The named entity tagging and resolution enables quantitative and repeatable research where previously only guesswork and anecdotal evidence was feasible. The visualisation module will enable researchers with a less technical background to draw conclusions about functions of names in literary work and help them to explore the material in search of more interesting questions (and answers).
Users from other communities (sociolinguistics, sentiment analysis, …) will also benefit from the NE tagged data, especially since the NE recognizer will be available as a web service, enabling researchers to annotate their own research data.

Type: Demonstrator Project


•    Data curation of corpus data
Of the corpus data metadata (title, year of publication, publisher, page numbers) is available. It needs restructuring and completion and will be made CLARIN compliant (CMDI).
Persons involved: INL, Huygens ING – KNAW
Efforts: 1 month (0.5 + 0.5)
•    Development and registration of the annotation standard
The annotation standard will be largely based on a pilot corpus, already available at Huygens. The annotation standard will be registered in ISOCAT
Persons involved: Huygens ING-KNAW
Efforts: 0,5 month
Deliverable: D1
•    Gold Standard
The machine learning algorithms in a NE classifier need Gold Standard training data. A part of the proposed corpus will be used as such. A bootstrapping cycle is suggested whereby untagged texts are tagged by a preliminary NE tagger and results are inspected and corrected in a browser-based annotation tool (already available at INL).
Persons involved: INL, Huygens ING – KNAW
Efforts: 2 months  (1,5 months + 0,5 months)
Technology used: browser based annotation tool available at INL
•    NE Recognizer
The tag set the Stanford NE classifier uses will be tailored to project specifications. The tagger will be trained on the Gold Standard corpus described above. The trained tagger will be made available.

Data segment>
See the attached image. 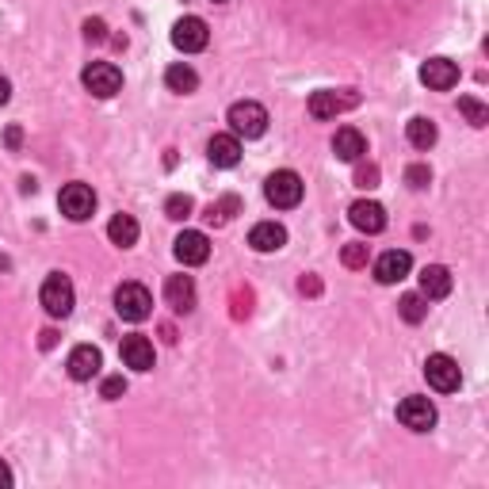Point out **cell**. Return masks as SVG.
<instances>
[{"label": "cell", "mask_w": 489, "mask_h": 489, "mask_svg": "<svg viewBox=\"0 0 489 489\" xmlns=\"http://www.w3.org/2000/svg\"><path fill=\"white\" fill-rule=\"evenodd\" d=\"M249 244L256 253H279L287 244V229L279 222H256L249 229Z\"/></svg>", "instance_id": "ffe728a7"}, {"label": "cell", "mask_w": 489, "mask_h": 489, "mask_svg": "<svg viewBox=\"0 0 489 489\" xmlns=\"http://www.w3.org/2000/svg\"><path fill=\"white\" fill-rule=\"evenodd\" d=\"M81 81H84V89H89L96 99H111L115 92L123 89V73H119V65H111V62H92L81 73Z\"/></svg>", "instance_id": "9c48e42d"}, {"label": "cell", "mask_w": 489, "mask_h": 489, "mask_svg": "<svg viewBox=\"0 0 489 489\" xmlns=\"http://www.w3.org/2000/svg\"><path fill=\"white\" fill-rule=\"evenodd\" d=\"M253 313V291H237L234 295V318H249Z\"/></svg>", "instance_id": "836d02e7"}, {"label": "cell", "mask_w": 489, "mask_h": 489, "mask_svg": "<svg viewBox=\"0 0 489 489\" xmlns=\"http://www.w3.org/2000/svg\"><path fill=\"white\" fill-rule=\"evenodd\" d=\"M421 295L433 302V298H448L451 295V271L443 264H425L421 268Z\"/></svg>", "instance_id": "44dd1931"}, {"label": "cell", "mask_w": 489, "mask_h": 489, "mask_svg": "<svg viewBox=\"0 0 489 489\" xmlns=\"http://www.w3.org/2000/svg\"><path fill=\"white\" fill-rule=\"evenodd\" d=\"M57 207H62V214L69 222H89L92 210H96V192L89 188V184H65L62 192H57Z\"/></svg>", "instance_id": "5b68a950"}, {"label": "cell", "mask_w": 489, "mask_h": 489, "mask_svg": "<svg viewBox=\"0 0 489 489\" xmlns=\"http://www.w3.org/2000/svg\"><path fill=\"white\" fill-rule=\"evenodd\" d=\"M356 188H364V192L379 188V165H359L356 161Z\"/></svg>", "instance_id": "4dcf8cb0"}, {"label": "cell", "mask_w": 489, "mask_h": 489, "mask_svg": "<svg viewBox=\"0 0 489 489\" xmlns=\"http://www.w3.org/2000/svg\"><path fill=\"white\" fill-rule=\"evenodd\" d=\"M425 379H428V386H433V390L455 394L459 382H463V371H459V364H455L448 352H436V356L425 359Z\"/></svg>", "instance_id": "52a82bcc"}, {"label": "cell", "mask_w": 489, "mask_h": 489, "mask_svg": "<svg viewBox=\"0 0 489 489\" xmlns=\"http://www.w3.org/2000/svg\"><path fill=\"white\" fill-rule=\"evenodd\" d=\"M99 367H104V356H99V348H92V344H77V348L69 352V359H65L69 379H77V382L96 379Z\"/></svg>", "instance_id": "4fadbf2b"}, {"label": "cell", "mask_w": 489, "mask_h": 489, "mask_svg": "<svg viewBox=\"0 0 489 489\" xmlns=\"http://www.w3.org/2000/svg\"><path fill=\"white\" fill-rule=\"evenodd\" d=\"M226 123H229V131H234L237 138H264L271 119H268L264 104H256V99H237V104L229 107Z\"/></svg>", "instance_id": "6da1fadb"}, {"label": "cell", "mask_w": 489, "mask_h": 489, "mask_svg": "<svg viewBox=\"0 0 489 489\" xmlns=\"http://www.w3.org/2000/svg\"><path fill=\"white\" fill-rule=\"evenodd\" d=\"M138 219L134 214H115V219L107 222V237H111V244H119V249H131V244L138 241Z\"/></svg>", "instance_id": "7402d4cb"}, {"label": "cell", "mask_w": 489, "mask_h": 489, "mask_svg": "<svg viewBox=\"0 0 489 489\" xmlns=\"http://www.w3.org/2000/svg\"><path fill=\"white\" fill-rule=\"evenodd\" d=\"M333 153L340 157V161H364V153H367V138L356 131V126H340V131L333 134Z\"/></svg>", "instance_id": "d6986e66"}, {"label": "cell", "mask_w": 489, "mask_h": 489, "mask_svg": "<svg viewBox=\"0 0 489 489\" xmlns=\"http://www.w3.org/2000/svg\"><path fill=\"white\" fill-rule=\"evenodd\" d=\"M126 394V379L123 375H107L104 382H99V398H107V401H119Z\"/></svg>", "instance_id": "1f68e13d"}, {"label": "cell", "mask_w": 489, "mask_h": 489, "mask_svg": "<svg viewBox=\"0 0 489 489\" xmlns=\"http://www.w3.org/2000/svg\"><path fill=\"white\" fill-rule=\"evenodd\" d=\"M165 84H168V92H180V96H192L195 89H199V73L192 65H184V62H176V65H168L165 69Z\"/></svg>", "instance_id": "603a6c76"}, {"label": "cell", "mask_w": 489, "mask_h": 489, "mask_svg": "<svg viewBox=\"0 0 489 489\" xmlns=\"http://www.w3.org/2000/svg\"><path fill=\"white\" fill-rule=\"evenodd\" d=\"M406 184H409L413 192L428 188V184H433V168H428V165H409V168H406Z\"/></svg>", "instance_id": "f546056e"}, {"label": "cell", "mask_w": 489, "mask_h": 489, "mask_svg": "<svg viewBox=\"0 0 489 489\" xmlns=\"http://www.w3.org/2000/svg\"><path fill=\"white\" fill-rule=\"evenodd\" d=\"M398 421L409 428V433H433L436 428V406L421 394H409L398 401Z\"/></svg>", "instance_id": "ba28073f"}, {"label": "cell", "mask_w": 489, "mask_h": 489, "mask_svg": "<svg viewBox=\"0 0 489 489\" xmlns=\"http://www.w3.org/2000/svg\"><path fill=\"white\" fill-rule=\"evenodd\" d=\"M84 39H89V42H104V39H107V23L99 20V16L84 20Z\"/></svg>", "instance_id": "d6a6232c"}, {"label": "cell", "mask_w": 489, "mask_h": 489, "mask_svg": "<svg viewBox=\"0 0 489 489\" xmlns=\"http://www.w3.org/2000/svg\"><path fill=\"white\" fill-rule=\"evenodd\" d=\"M4 485H12V470H8L4 459H0V489H4Z\"/></svg>", "instance_id": "f35d334b"}, {"label": "cell", "mask_w": 489, "mask_h": 489, "mask_svg": "<svg viewBox=\"0 0 489 489\" xmlns=\"http://www.w3.org/2000/svg\"><path fill=\"white\" fill-rule=\"evenodd\" d=\"M73 283H69V276H62V271H50L47 279H42V291H39V302L42 310L50 313V318H69L73 313Z\"/></svg>", "instance_id": "3957f363"}, {"label": "cell", "mask_w": 489, "mask_h": 489, "mask_svg": "<svg viewBox=\"0 0 489 489\" xmlns=\"http://www.w3.org/2000/svg\"><path fill=\"white\" fill-rule=\"evenodd\" d=\"M406 138H409V146H413V150H433V146H436V138H440V131H436V123H433V119L416 115V119H409V126H406Z\"/></svg>", "instance_id": "cb8c5ba5"}, {"label": "cell", "mask_w": 489, "mask_h": 489, "mask_svg": "<svg viewBox=\"0 0 489 489\" xmlns=\"http://www.w3.org/2000/svg\"><path fill=\"white\" fill-rule=\"evenodd\" d=\"M348 222L356 229H364V234H382V229H386V210H382V203H375V199H359V203L348 207Z\"/></svg>", "instance_id": "2e32d148"}, {"label": "cell", "mask_w": 489, "mask_h": 489, "mask_svg": "<svg viewBox=\"0 0 489 489\" xmlns=\"http://www.w3.org/2000/svg\"><path fill=\"white\" fill-rule=\"evenodd\" d=\"M119 356H123V364L131 367V371H153V364H157L153 340H150V337H142V333L123 337V344H119Z\"/></svg>", "instance_id": "7c38bea8"}, {"label": "cell", "mask_w": 489, "mask_h": 489, "mask_svg": "<svg viewBox=\"0 0 489 489\" xmlns=\"http://www.w3.org/2000/svg\"><path fill=\"white\" fill-rule=\"evenodd\" d=\"M298 291L302 295H322V279L318 276H302L298 279Z\"/></svg>", "instance_id": "d590c367"}, {"label": "cell", "mask_w": 489, "mask_h": 489, "mask_svg": "<svg viewBox=\"0 0 489 489\" xmlns=\"http://www.w3.org/2000/svg\"><path fill=\"white\" fill-rule=\"evenodd\" d=\"M398 313H401V322L421 325V322L428 318V298H425V295H401V302H398Z\"/></svg>", "instance_id": "d4e9b609"}, {"label": "cell", "mask_w": 489, "mask_h": 489, "mask_svg": "<svg viewBox=\"0 0 489 489\" xmlns=\"http://www.w3.org/2000/svg\"><path fill=\"white\" fill-rule=\"evenodd\" d=\"M459 111L467 115L470 126H485L489 123V107L482 104V99H474V96H459Z\"/></svg>", "instance_id": "4316f807"}, {"label": "cell", "mask_w": 489, "mask_h": 489, "mask_svg": "<svg viewBox=\"0 0 489 489\" xmlns=\"http://www.w3.org/2000/svg\"><path fill=\"white\" fill-rule=\"evenodd\" d=\"M421 81L433 92H448V89L459 84V65L451 62V57H428V62L421 65Z\"/></svg>", "instance_id": "5bb4252c"}, {"label": "cell", "mask_w": 489, "mask_h": 489, "mask_svg": "<svg viewBox=\"0 0 489 489\" xmlns=\"http://www.w3.org/2000/svg\"><path fill=\"white\" fill-rule=\"evenodd\" d=\"M4 146L8 150H20L23 146V126H16V123L8 126V131H4Z\"/></svg>", "instance_id": "e575fe53"}, {"label": "cell", "mask_w": 489, "mask_h": 489, "mask_svg": "<svg viewBox=\"0 0 489 489\" xmlns=\"http://www.w3.org/2000/svg\"><path fill=\"white\" fill-rule=\"evenodd\" d=\"M192 210H195V199H192V195H180V192H176V195L165 199V214H168L172 222H184Z\"/></svg>", "instance_id": "83f0119b"}, {"label": "cell", "mask_w": 489, "mask_h": 489, "mask_svg": "<svg viewBox=\"0 0 489 489\" xmlns=\"http://www.w3.org/2000/svg\"><path fill=\"white\" fill-rule=\"evenodd\" d=\"M8 99H12V81H8V77H0V107H4Z\"/></svg>", "instance_id": "8d00e7d4"}, {"label": "cell", "mask_w": 489, "mask_h": 489, "mask_svg": "<svg viewBox=\"0 0 489 489\" xmlns=\"http://www.w3.org/2000/svg\"><path fill=\"white\" fill-rule=\"evenodd\" d=\"M409 268H413V256L406 249H390V253H382L379 261H375V279L382 287H394L409 276Z\"/></svg>", "instance_id": "9a60e30c"}, {"label": "cell", "mask_w": 489, "mask_h": 489, "mask_svg": "<svg viewBox=\"0 0 489 489\" xmlns=\"http://www.w3.org/2000/svg\"><path fill=\"white\" fill-rule=\"evenodd\" d=\"M207 42H210V31H207V23L199 16H184V20L172 23V47H176V50L199 54V50H207Z\"/></svg>", "instance_id": "30bf717a"}, {"label": "cell", "mask_w": 489, "mask_h": 489, "mask_svg": "<svg viewBox=\"0 0 489 489\" xmlns=\"http://www.w3.org/2000/svg\"><path fill=\"white\" fill-rule=\"evenodd\" d=\"M264 195H268V203L276 207V210H291L302 203V176L291 168H279V172H271V176L264 180Z\"/></svg>", "instance_id": "277c9868"}, {"label": "cell", "mask_w": 489, "mask_h": 489, "mask_svg": "<svg viewBox=\"0 0 489 489\" xmlns=\"http://www.w3.org/2000/svg\"><path fill=\"white\" fill-rule=\"evenodd\" d=\"M237 210H241V199H237V195H226V199H219V203L207 207V222H210V226H226Z\"/></svg>", "instance_id": "484cf974"}, {"label": "cell", "mask_w": 489, "mask_h": 489, "mask_svg": "<svg viewBox=\"0 0 489 489\" xmlns=\"http://www.w3.org/2000/svg\"><path fill=\"white\" fill-rule=\"evenodd\" d=\"M39 344H42V348H54V344H57V333H54V329H42Z\"/></svg>", "instance_id": "74e56055"}, {"label": "cell", "mask_w": 489, "mask_h": 489, "mask_svg": "<svg viewBox=\"0 0 489 489\" xmlns=\"http://www.w3.org/2000/svg\"><path fill=\"white\" fill-rule=\"evenodd\" d=\"M172 253H176V261L184 268H199L210 261V241H207V234H199V229H184V234L172 241Z\"/></svg>", "instance_id": "8fae6325"}, {"label": "cell", "mask_w": 489, "mask_h": 489, "mask_svg": "<svg viewBox=\"0 0 489 489\" xmlns=\"http://www.w3.org/2000/svg\"><path fill=\"white\" fill-rule=\"evenodd\" d=\"M367 244H359V241H352V244H344L340 249V261H344V268H367Z\"/></svg>", "instance_id": "f1b7e54d"}, {"label": "cell", "mask_w": 489, "mask_h": 489, "mask_svg": "<svg viewBox=\"0 0 489 489\" xmlns=\"http://www.w3.org/2000/svg\"><path fill=\"white\" fill-rule=\"evenodd\" d=\"M359 104V96L352 89H318L310 92V115L313 119H337L340 111H352Z\"/></svg>", "instance_id": "8992f818"}, {"label": "cell", "mask_w": 489, "mask_h": 489, "mask_svg": "<svg viewBox=\"0 0 489 489\" xmlns=\"http://www.w3.org/2000/svg\"><path fill=\"white\" fill-rule=\"evenodd\" d=\"M115 313L123 322H146L153 313V295L142 283H119L115 287Z\"/></svg>", "instance_id": "7a4b0ae2"}, {"label": "cell", "mask_w": 489, "mask_h": 489, "mask_svg": "<svg viewBox=\"0 0 489 489\" xmlns=\"http://www.w3.org/2000/svg\"><path fill=\"white\" fill-rule=\"evenodd\" d=\"M165 302L176 313H192L195 310V279L192 276H168L165 279Z\"/></svg>", "instance_id": "ac0fdd59"}, {"label": "cell", "mask_w": 489, "mask_h": 489, "mask_svg": "<svg viewBox=\"0 0 489 489\" xmlns=\"http://www.w3.org/2000/svg\"><path fill=\"white\" fill-rule=\"evenodd\" d=\"M214 4H226V0H214Z\"/></svg>", "instance_id": "ab89813d"}, {"label": "cell", "mask_w": 489, "mask_h": 489, "mask_svg": "<svg viewBox=\"0 0 489 489\" xmlns=\"http://www.w3.org/2000/svg\"><path fill=\"white\" fill-rule=\"evenodd\" d=\"M207 161L214 168H234L241 161V138L237 134H214L207 142Z\"/></svg>", "instance_id": "e0dca14e"}]
</instances>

Prompt>
Please return the part of the project description that starts at the words "The named entity" and stops after "CLARIN compliant (CMDI).". Work only from the project description and not from the data.

Task answer>
The named entity tagging and resolution enables quantitative and repeatable research where previously only guesswork and anecdotal evidence was feasible. The visualisation module will enable researchers with a less technical background to draw conclusions about functions of names in literary work and help them to explore the material in search of more interesting questions (and answers).
Users from other communities (sociolinguistics, sentiment analysis, …) will also benefit from the NE tagged data, especially since the NE recognizer will be available as a web service, enabling researchers to annotate their own research data.

Type: Demonstrator Project


•    Data curation of corpus data
Of the corpus data metadata (title, year of publication, publisher, page numbers) is available. It needs restructuring and completion and will be made CLARIN compliant (CMDI).